Leftovers and Freezing:
Leftovers will generally keep for 4-5 days in the refrigerator. Store in a covered container. Reheating can be done on the stovetop, or in the microwave.
This dish can be frozen; however, it is best if served immediately after making or after refrigerating leftovers. Pasta does tend to get a little mushy after freezing.
Pantry Products Used:
- Vegetable Stock: We use Pacific Organic Low Sodium Vegetable Stock. We love this brand because it is Whole Food Plant Based compliant, as it does not contain MSG, has no oil, and does not contain any highly-processed ingredients.
Kitchen Products Used:
- High-speed blender
- Large enamel/ceramic Lined Skillet or similarly large non-stick skillet
- Stock pot for boiling the macaroni
We certainly hope you give this deliciousness a try.
If you try this vegan cheesy goodness, we would love to know if you enjoy it as much as we do! Please leave us a review! Post a picture on Facebook or Instagram and tag us! We would love to hear from you.Print
Healthy, creamy, and all things cheesy, this oil free Vegan Italian Tomato Mac and Cheese brings all those wondrous Italian flavors together in a delightful tomatoey cheese sauce.
Cashew Cream Ingredients:
- 1/3 cup [raw] cashews
- ½ cup low-sodium vegetable broth *
- ¾ cup unsweetened plain plant milk
- 1 cup yellow onion, fine dice
- 2 Tablespoons minced garlic
- 1 – [ 15 oz. ] can tomato sauce
- ¼ cup low-sodium vegetable broth *
- 1/3 cup nutritional yeast
- ½ teaspoon distilled white vinegar
- 1 teaspoon onion powder
- 1 teaspoon garlic powder
- 2 Tablespoons dried minced onions
- 1 ½ teaspoons dried basil
- 1 ½ teaspoon dried oregano
- 1 teaspoon dried parsley
- ¼ teaspoon Italian Seasonings
- ½ teaspoon dried ground mustard powder
- ¼ to 1 teaspoon sea salt (+/-) *
- 1/8 teaspoon black pepper (+/-)
- Pinch red pepper flakes
- 10 to 12 oz. elbow macaroni *
Optional Topping Ingredients:
- Freshly chopped basil
- Vegan Parmesan Cheese
- Place the cashews into a small bowl, cover with boiling water, allow to sit for 15 minutes, then discard the water and add into a high-speed blender along with the remaining Cashew Cream Ingredients. Blend on high until smooth and emulsified. Set aside.

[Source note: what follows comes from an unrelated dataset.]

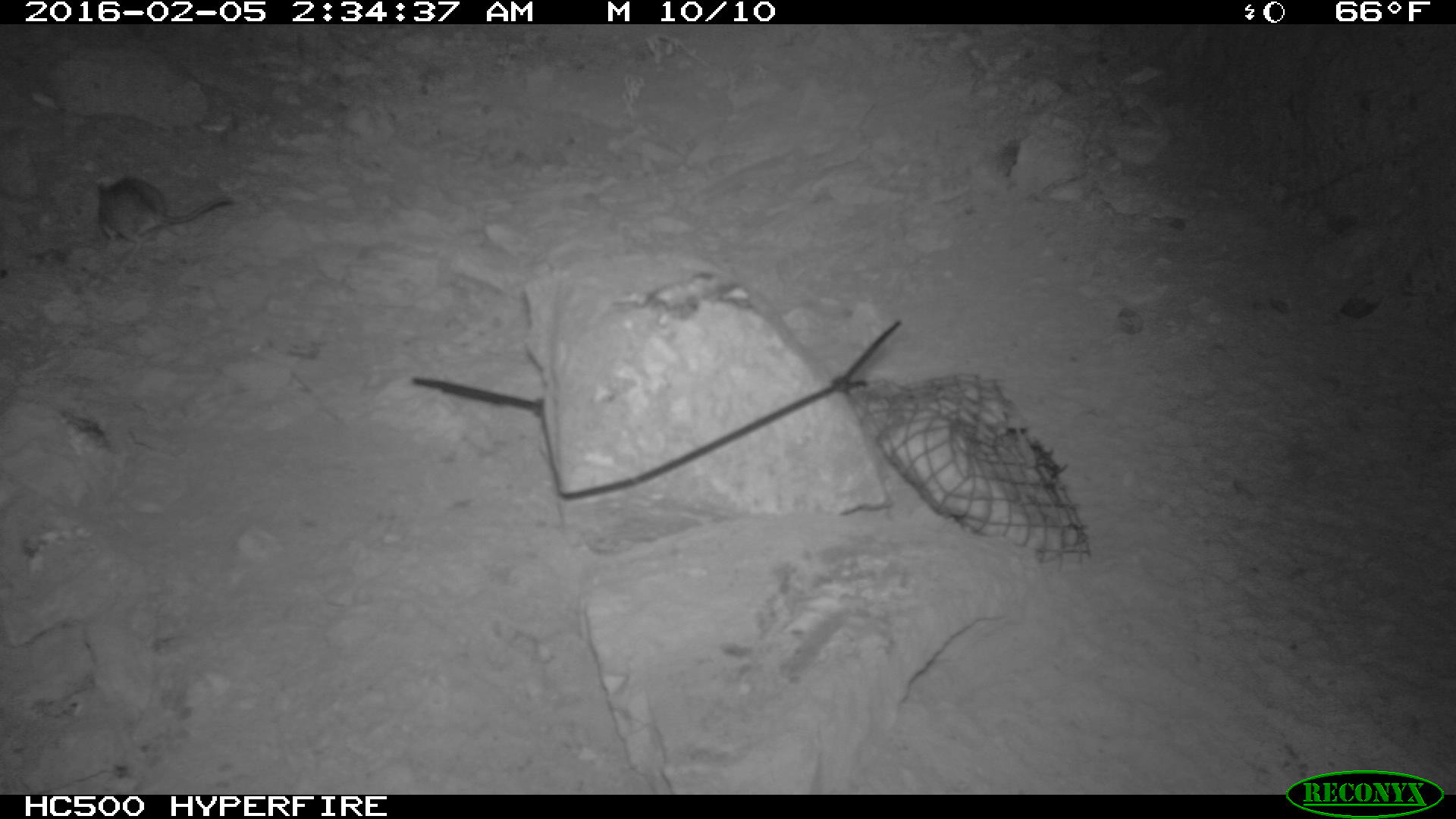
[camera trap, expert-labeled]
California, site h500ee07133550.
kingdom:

- Place all the Spice/Herb Ingredients into a small bowl, mix well, set aside.
- Cook the macaroni according to package directions to al dente, drain, rinse with cold water to remove any excess starch, shake well, set aside.
- In a large ceramic/enamel lined skillet, or non-stick skillet, add the diced onions, sauté over medium-high heat for 7 to 9 minutes to soften, then add 2 Tablespoons of water to enhance the sautéing process to make sure the onions are really tender; then add the finely minced garlic, and sauté over medium heat for one minute.

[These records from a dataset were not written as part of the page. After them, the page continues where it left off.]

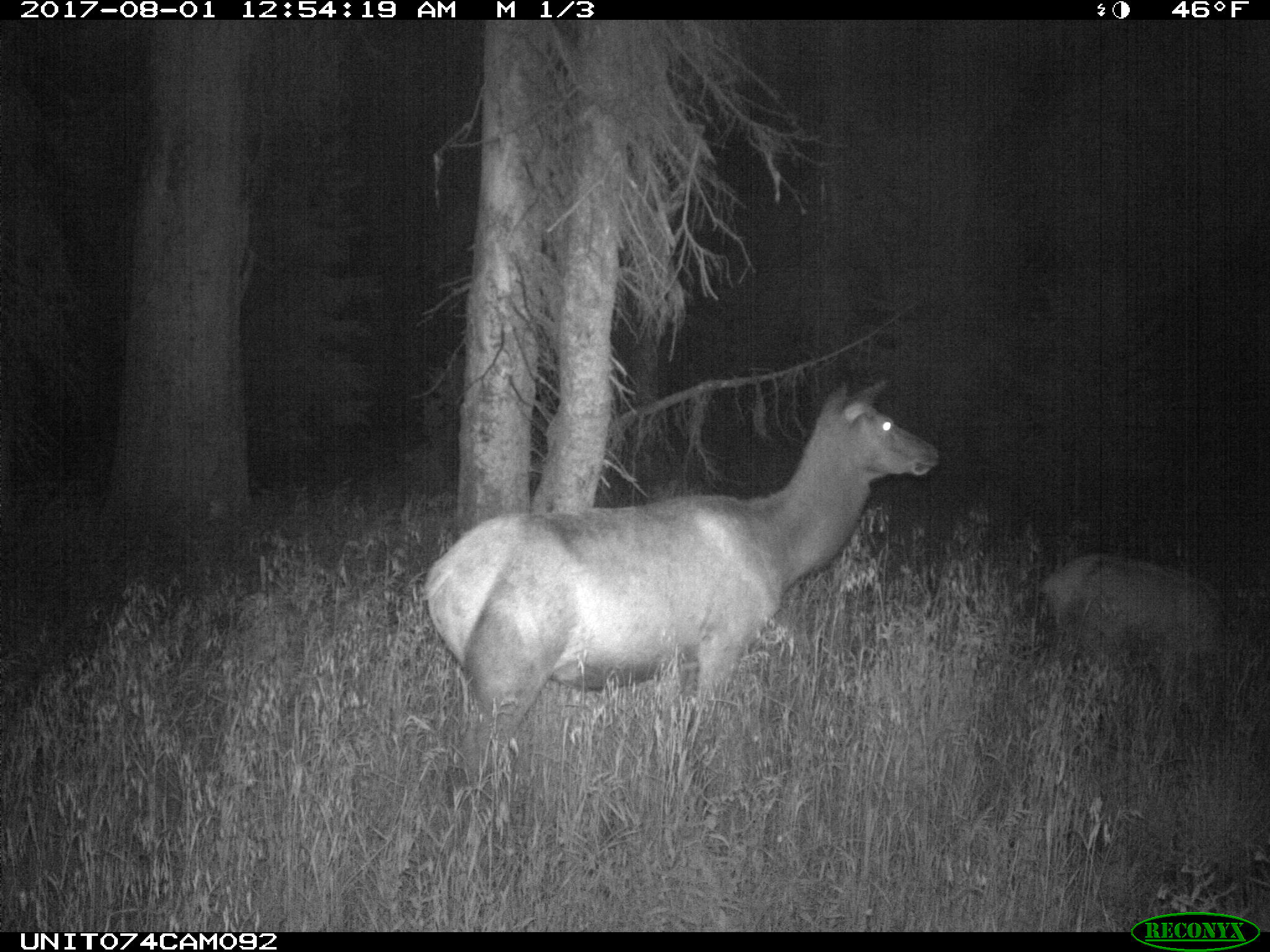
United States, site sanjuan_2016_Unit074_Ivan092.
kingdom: Animalia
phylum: Chordata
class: Mammalia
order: Artiodactyla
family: Cervidae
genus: Cervus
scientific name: Cervus elaphus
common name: red deer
Cervus elaphus (red deer).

- Next add all the remaining Skillet Ingredients and Herb/Spice Mix, stir well, simmer over medium-low heat. Simmer for 5 minutes.

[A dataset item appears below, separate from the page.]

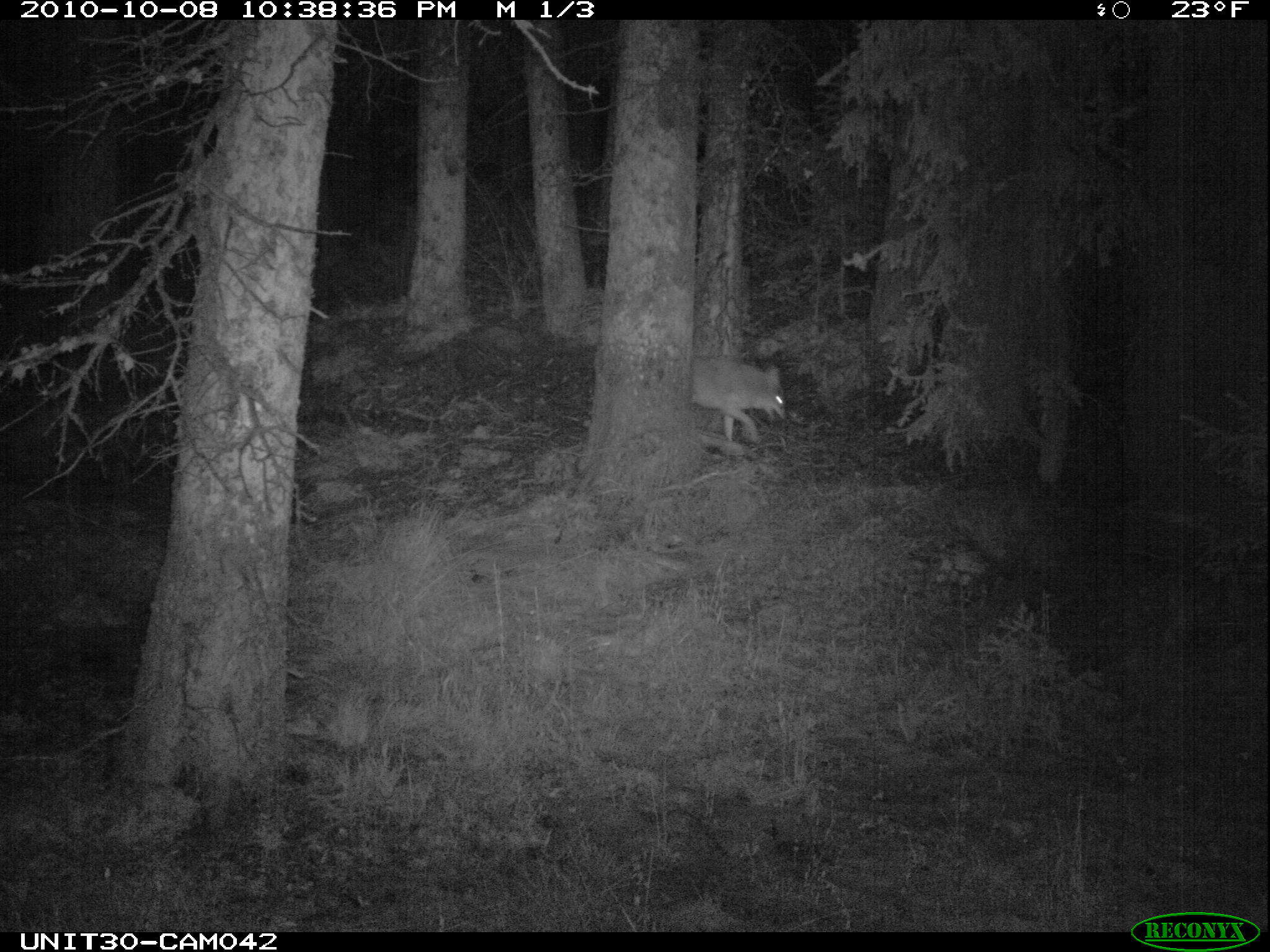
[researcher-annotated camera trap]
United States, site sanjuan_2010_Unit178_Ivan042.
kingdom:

- Add the cashew cream mixture to the skillet, stir well to thoroughly incorporate. Simmer for 4 to 5 minutes.
- Add the cooked macaroni to the skillet, stir well to incorporate. Simmer for several minutes until the macaroni is thoroughly heated through.
- Serve with freshly chopped basil and generous sprinkle of Vegan Parmesan Cheese.
*Please reference the blog post for Tips for Success, Pantry Items Used, Storage and Freezing, and Kitchen Products Used.
*Sea Salt: Please adjust the sea salt based upon your family’s sea salt preferences and/or based upon dietary needs.